Después de comer el coche ha arrancado a la primera. Me he felicitado.
He parado en una gasolinera y, otra vez, he tenido que echar mano de la batería mágica para llegar a San Miguel.
En algún momento de la tarde he leído un mensaje del archidiácono. Al parecer, anoche, unos amables ladrones entraron en los locales parroquiales de Torremendo y destrozaron los futbolines y los otros juegos que ha instalado allí la comisión de fiestas. Con el mensaje venían fotos del destrozo. Una pena. No creo que hayan conseguido una fortuna pero han entristecido mucho a tyodo el pueblo. He mandado un mensaje de solidaridad a la alcaldesa pedánea y ella me ha contestado con mensaje muy cariñoso.
A las cinco y media tenía que ir a la Mata. El coche no arrancaba. Tercera vez. Y, por tercera vez, me ha salvado la pequeña batería.
A las seis y cuarto estaba exponiendo el Santísimo en La Mata y, poco después, me sentaba en el cofesonario. Dos penitentes. Muy bien.
Misa a las siete y luego vuelta al coche tras un paseo de ocho minutos entre olivos, acebuches, adelfas, chicharras, ficus enanos y ficus gigantes, algarrobos… En la academia de baile estaban tocando unas castañuelas. Yo —que ya he entrado en «Combate», la segunda parte de Una escala humana— iba leyendo el capitulo titulado «Un simple no».

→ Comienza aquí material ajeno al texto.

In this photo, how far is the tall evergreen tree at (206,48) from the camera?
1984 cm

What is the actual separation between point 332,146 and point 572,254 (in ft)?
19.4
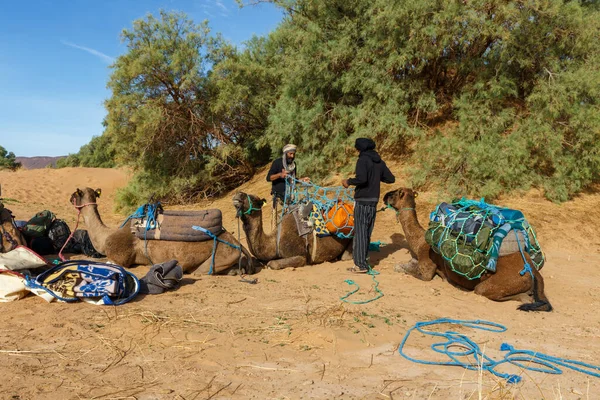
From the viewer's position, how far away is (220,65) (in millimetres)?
15102

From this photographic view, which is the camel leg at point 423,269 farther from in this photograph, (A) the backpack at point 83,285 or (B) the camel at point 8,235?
(B) the camel at point 8,235

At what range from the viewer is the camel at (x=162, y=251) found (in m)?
7.00

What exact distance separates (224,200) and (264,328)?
11130 millimetres

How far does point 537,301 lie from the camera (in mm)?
5816

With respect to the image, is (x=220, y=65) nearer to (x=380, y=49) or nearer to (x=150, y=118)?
(x=150, y=118)

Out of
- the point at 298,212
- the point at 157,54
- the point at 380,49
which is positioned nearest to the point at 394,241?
the point at 298,212

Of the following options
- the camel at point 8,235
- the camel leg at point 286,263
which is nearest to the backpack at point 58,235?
the camel at point 8,235

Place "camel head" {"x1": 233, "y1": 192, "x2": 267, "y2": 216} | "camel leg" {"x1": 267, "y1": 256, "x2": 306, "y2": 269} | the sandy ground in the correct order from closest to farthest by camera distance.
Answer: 1. the sandy ground
2. "camel head" {"x1": 233, "y1": 192, "x2": 267, "y2": 216}
3. "camel leg" {"x1": 267, "y1": 256, "x2": 306, "y2": 269}

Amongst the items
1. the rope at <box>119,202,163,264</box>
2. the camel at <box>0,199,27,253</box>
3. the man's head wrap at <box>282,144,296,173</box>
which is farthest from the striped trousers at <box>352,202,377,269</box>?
the camel at <box>0,199,27,253</box>

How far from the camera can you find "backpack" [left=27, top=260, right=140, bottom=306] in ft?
17.2

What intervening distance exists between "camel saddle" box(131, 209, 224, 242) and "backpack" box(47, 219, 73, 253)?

El coche ha arrancado a la primera y he vuelto a San Miguel disfrutando de una puesta de sol espléndida. (No he dicho —y debo consignarlo aquí— que, en el viaje de ida hacia La Mata, he visto las salinas con su mejor color: ese que gasta cuando se pone toda violácea).
¿Por dónde iba? ¡Ah sí! estaba volviendo a San Miguel y disfrutando de la puesta del sol.
Lo demás ya lo he contado: al llegar a casa —nada más llegar— me han llamado de la UCI. ¿Por qué me ha alegrado tanto esa llamada? Solamente ahora, al recordarlo, estoy pensando en ello y hacíendome esa pregunta. No tengo la respuesta.
Hace unos días oía —no sé donde— un programa en el que se hablaba de la soledad de los sacerdotes. Algunos testimonios daban ganas de llorar. Creo que la llamada me ha alegrado porque el auxiliar de la UCI que me hablaba lo hacía con una voz cariñosa y llena de respeto hacia esa familia que solicitaba el auxilio de los sacramentos. Lo del Lamborghini —que no sé si arrancará mañana cuando tenga que volver al hospital— y los demás problemas de mi vida son una bobada comparados con la tristeza de las personas —a veces sacerdotes— que viven en una soledad sin amaneceres ni puestas de sol, sin sagrarios, sin amigos y sin llamadas telefónicas que les recuerden que hacen falta si no están.
Ahora tengo que preparame una cena ligera.
(Tampoco he dicho —y debo consignarlo aquí— que, en algún momento de la tarde he vuelto a escuchar esta maravilla de Liszt y no he llorado).